── Excerpt to read ──

In December 2019, the Star Wars sequel trilogy came to a close with Episode IX: The Rise of Skywalker. Critical reaction was far from glowing, and fans weren’t too hot on it either. Rather than concluding on a note of triumph like Return of the Jedi, or of hope, as in Revenge of the Sith, the ‘Skywalker saga’ ends with kind of a sour taste.


In putting my finger on why it was such an unsatisfying finale, an idea I found helpful is what Michael Arndt calls “philosophical stakes”. Arndt is the Oscar-winning writer of Little Miss Sunshine and Toy Story 3, and he was the first writer on The Force Awakens before he was replaced with JJ Abrams and Lawrence Kasdan, partly out of time pressure (which has been a defining theme of the sequel trilogy).


In a video called “Endings: The Good, the Bad and the Insanely Great”, Michael Arndt talks about three kinds of stakes in a story: external, internal and perhaps most importantly, philosophical. At the heart of the film should be a clash of competing values: an underdog value embodied by the protagonist and its opposing value by the antagonist. This is especially true for a story like Star Wars that aspires to a mythic quality.


Handily, Arndt uses A New Hope as an example. There, the external stakes at the end of the film are: will the rebels destroy the Death Star or suffer obliteration and complete domination by the Empire? The internal stakes for Luke are: does he have a greater destiny than life on Tatooine or should he just be like his uncle? And the philosophical stakes are whether we are connected to each other and choose to live with altruism and community, rather than give into fear as the Empire would have us do. It’s the difference between Luke getting in that X-Wing with the rebels and Han leaving with his debt money.


The protagonist’s values are necessarily underdog ones (otherwise there isn’t much conflict). In the end, it must feel like those values have failed, only for the protagonist to still act by them (in an act of true conviction and faith) and ultimately win out. In A New Hope, it’s the Death Star run. Luke chooses to have faith and use the Force at the most desperate moment where it feels like a lost cause. Even then, Vader destroys R2 and is about to destroy Luke. It’s over. Until, at that last moment Han comes back and embodies the same values as Luke does. They win together: rebels triumph (external stakes); Luke self-actualizes as a would-be Jedi (internal stakes); and selflessness and community win against fear (philosophical stakes). It’s exhilarating.

───
── Records supplied ──

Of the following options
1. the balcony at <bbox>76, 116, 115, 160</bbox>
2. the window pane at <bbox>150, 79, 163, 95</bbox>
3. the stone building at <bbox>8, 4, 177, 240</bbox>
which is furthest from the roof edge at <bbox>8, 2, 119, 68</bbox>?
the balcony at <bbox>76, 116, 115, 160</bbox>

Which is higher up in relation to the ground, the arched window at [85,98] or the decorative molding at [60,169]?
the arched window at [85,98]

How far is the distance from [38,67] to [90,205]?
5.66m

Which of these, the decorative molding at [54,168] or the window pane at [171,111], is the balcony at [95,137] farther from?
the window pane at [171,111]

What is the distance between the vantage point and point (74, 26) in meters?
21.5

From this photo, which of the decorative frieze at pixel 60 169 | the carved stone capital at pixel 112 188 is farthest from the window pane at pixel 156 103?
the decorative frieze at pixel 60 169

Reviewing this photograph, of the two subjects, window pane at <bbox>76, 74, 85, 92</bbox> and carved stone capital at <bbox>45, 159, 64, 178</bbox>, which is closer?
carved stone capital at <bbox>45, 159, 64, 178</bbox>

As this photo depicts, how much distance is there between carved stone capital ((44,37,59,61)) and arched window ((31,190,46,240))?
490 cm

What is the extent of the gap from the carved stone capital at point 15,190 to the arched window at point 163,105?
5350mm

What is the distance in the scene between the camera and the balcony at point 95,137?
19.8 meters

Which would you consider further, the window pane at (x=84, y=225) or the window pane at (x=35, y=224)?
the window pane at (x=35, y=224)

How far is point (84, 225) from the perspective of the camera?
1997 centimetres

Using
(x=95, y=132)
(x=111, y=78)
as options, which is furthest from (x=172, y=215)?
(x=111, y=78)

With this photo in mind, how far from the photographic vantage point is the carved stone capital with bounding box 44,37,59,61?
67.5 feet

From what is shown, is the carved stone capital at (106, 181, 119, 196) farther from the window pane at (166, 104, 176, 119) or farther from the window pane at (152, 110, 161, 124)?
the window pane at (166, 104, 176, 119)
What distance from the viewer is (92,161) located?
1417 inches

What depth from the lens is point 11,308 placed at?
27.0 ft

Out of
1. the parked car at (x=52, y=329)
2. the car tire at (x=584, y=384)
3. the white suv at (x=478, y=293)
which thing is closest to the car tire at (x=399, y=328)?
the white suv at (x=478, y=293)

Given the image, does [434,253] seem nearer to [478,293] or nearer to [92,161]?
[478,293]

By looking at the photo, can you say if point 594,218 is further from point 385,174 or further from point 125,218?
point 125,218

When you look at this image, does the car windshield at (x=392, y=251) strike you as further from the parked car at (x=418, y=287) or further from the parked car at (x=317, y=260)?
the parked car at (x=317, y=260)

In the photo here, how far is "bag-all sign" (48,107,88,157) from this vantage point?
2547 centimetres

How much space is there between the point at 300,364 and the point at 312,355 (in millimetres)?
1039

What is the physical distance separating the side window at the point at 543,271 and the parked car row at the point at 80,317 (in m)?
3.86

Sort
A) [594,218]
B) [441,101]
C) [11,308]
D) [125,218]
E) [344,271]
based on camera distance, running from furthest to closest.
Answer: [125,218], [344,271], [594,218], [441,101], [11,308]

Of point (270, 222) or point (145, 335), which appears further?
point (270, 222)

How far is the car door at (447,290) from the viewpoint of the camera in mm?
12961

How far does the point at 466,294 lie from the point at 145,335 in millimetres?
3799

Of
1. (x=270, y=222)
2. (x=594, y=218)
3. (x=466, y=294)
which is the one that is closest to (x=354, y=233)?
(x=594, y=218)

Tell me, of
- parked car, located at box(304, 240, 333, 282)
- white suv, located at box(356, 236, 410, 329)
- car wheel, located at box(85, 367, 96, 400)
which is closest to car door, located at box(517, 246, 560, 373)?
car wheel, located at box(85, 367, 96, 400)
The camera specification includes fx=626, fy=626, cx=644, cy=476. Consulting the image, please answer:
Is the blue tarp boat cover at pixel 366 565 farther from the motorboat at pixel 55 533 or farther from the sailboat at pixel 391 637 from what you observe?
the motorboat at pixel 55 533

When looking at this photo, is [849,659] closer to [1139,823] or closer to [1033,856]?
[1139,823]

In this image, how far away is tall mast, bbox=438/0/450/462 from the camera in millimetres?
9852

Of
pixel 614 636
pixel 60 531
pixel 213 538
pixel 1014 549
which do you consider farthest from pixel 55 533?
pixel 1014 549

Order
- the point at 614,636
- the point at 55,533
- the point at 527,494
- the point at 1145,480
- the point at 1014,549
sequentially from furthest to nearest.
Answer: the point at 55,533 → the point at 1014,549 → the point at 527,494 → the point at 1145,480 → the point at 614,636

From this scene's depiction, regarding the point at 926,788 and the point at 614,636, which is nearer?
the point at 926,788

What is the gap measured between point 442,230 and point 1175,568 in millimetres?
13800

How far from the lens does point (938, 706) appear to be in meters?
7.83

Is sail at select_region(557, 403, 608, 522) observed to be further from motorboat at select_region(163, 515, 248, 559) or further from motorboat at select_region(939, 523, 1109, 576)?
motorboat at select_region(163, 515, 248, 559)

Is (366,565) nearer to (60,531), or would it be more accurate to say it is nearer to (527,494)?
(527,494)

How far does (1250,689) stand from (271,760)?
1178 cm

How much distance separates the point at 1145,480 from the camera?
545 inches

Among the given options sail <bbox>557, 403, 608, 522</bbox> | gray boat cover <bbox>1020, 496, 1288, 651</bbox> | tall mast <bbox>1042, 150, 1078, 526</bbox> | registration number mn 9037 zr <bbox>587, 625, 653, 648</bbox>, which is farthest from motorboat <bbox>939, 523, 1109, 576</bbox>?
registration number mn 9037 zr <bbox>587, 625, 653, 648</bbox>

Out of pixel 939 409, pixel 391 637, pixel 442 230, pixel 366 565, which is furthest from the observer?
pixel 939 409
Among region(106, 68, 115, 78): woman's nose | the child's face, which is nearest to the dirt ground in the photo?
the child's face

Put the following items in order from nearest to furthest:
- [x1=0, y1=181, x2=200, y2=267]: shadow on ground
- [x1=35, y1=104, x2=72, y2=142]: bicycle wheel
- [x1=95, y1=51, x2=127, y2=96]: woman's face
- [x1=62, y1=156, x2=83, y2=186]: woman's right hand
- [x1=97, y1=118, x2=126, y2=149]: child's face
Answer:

───

* **Tasks to complete**
A) Answer these questions from the passage on the Star Wars finale, one per line, marked (i), (ii), (iii):
(i) In what month and year did the sequel trilogy come to a close?
(ii) Who replaced Michael Arndt as writer on The Force Awakens?
(iii) During the Death Star run in A New Hope, what does Vader destroy?
B) List every film title that appears in the passage on the Star Wars finale.

* **Outputs**
A)
(i) December 2019
(ii) JJ Abrams and Lawrence Kasdan
(iii) R2

B)
- Episode IX: The Rise of Skywalker
- Return of the Jedi
- Revenge of the Sith
- Little Miss Sunshine
- Toy Story 3
- The Force Awakens
- A New Hope